The engineering company’s recent revenue lull belies strong gains in its defense division’s backlog, writes Taesik Yoon of Forbes Growth Investor.  

Investors were recently disappointed by the lack of revenue growth at ITT Corp. (NYSE: ITT), a diversified engineering concern that lagged the Standard & Poor’s 500 index last year.

Third-quarter revenue was flat from the prior year at $2.64 billion. Strong growth of 11% and 17% in the Fluid Technology and Motion Flow & Control businesses, respectively, was offset by a 9% decline in Defense & Information Solutions.

Indeed, current guidance for 2010 implies a 1% decline in fourth-quarter revenue from the prior year. Additionally, ITT is still exposed to lingering asbestos-related liabilities. Increases in this liability have reduced reported profits in prior periods, including the most recent quarter.

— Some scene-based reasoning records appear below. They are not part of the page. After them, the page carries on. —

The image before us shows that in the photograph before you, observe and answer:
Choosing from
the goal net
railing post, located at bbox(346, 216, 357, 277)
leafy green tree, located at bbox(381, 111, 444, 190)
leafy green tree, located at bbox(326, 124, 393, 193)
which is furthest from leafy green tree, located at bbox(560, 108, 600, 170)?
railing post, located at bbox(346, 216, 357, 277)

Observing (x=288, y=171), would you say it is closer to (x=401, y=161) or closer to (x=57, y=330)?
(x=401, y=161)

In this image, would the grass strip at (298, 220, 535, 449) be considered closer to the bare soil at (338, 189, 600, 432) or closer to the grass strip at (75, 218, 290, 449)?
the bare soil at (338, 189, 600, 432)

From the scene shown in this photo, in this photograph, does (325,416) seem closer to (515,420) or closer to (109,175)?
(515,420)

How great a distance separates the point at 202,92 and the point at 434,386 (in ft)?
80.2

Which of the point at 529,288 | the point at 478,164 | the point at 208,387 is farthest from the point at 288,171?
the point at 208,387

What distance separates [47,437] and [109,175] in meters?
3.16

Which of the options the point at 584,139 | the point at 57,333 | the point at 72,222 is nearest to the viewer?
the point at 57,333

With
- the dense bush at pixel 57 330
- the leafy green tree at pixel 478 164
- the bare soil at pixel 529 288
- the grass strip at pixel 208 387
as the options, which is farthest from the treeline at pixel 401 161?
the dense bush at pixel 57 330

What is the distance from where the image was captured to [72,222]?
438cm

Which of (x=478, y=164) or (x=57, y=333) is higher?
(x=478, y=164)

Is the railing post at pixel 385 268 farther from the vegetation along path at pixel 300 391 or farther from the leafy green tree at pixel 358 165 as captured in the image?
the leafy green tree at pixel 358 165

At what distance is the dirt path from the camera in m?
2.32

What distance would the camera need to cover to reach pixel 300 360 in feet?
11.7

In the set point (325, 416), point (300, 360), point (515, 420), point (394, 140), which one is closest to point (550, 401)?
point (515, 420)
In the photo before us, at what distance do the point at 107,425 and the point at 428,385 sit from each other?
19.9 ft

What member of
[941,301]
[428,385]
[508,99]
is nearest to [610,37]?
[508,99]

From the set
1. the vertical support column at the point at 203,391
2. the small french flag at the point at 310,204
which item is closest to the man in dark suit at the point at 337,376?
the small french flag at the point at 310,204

We expect organic revenue growth to rebound nicely in the fourth-quarter thanks to recent strong order activity. ITT booked total orders of $2.83 billion in the third quarter, up 19.9% year-over-year. Organic orders were up 13.5% and 14.9% in the Fluids Technology and Motion Flow & Control segments, respectively. But we were most encouraged by the rebounding order activity in the Defense segment, which was up 25.3%.

Profits should see an even bigger boost. The company raised its full-year earnings guidance to $4.28 to $4.32 per share. At the mid-point, this implies fourth-quarter earnings growth of 29% from 2009 to $1.25 per share.

When taking into consideration unfunded awards, ITT’s total backlog was actually closer to $10 billion at the end of the third quarter. This figure also does not include $4.8 billion in contracts originally awarded to ITT that are currently being protested by rival contractors. One of these awards (to provide communications and tracking services networks for Earth-orbiting aircraft worth $1.26 billion) has already been released. Additional releases would significantly boost backlog.

Furthermore, investments made in emerging markets, where sales grew 22% in the third quarter, should continue resulting in strong growth over the next several years. Guidance for 2011, provided on Dec. 17, suggests as much. Revenue is expected to climb 3% to 5% from the current 2010 estimate, while earnings should be up about 10% to a range of $4.62 to $4.82 per share.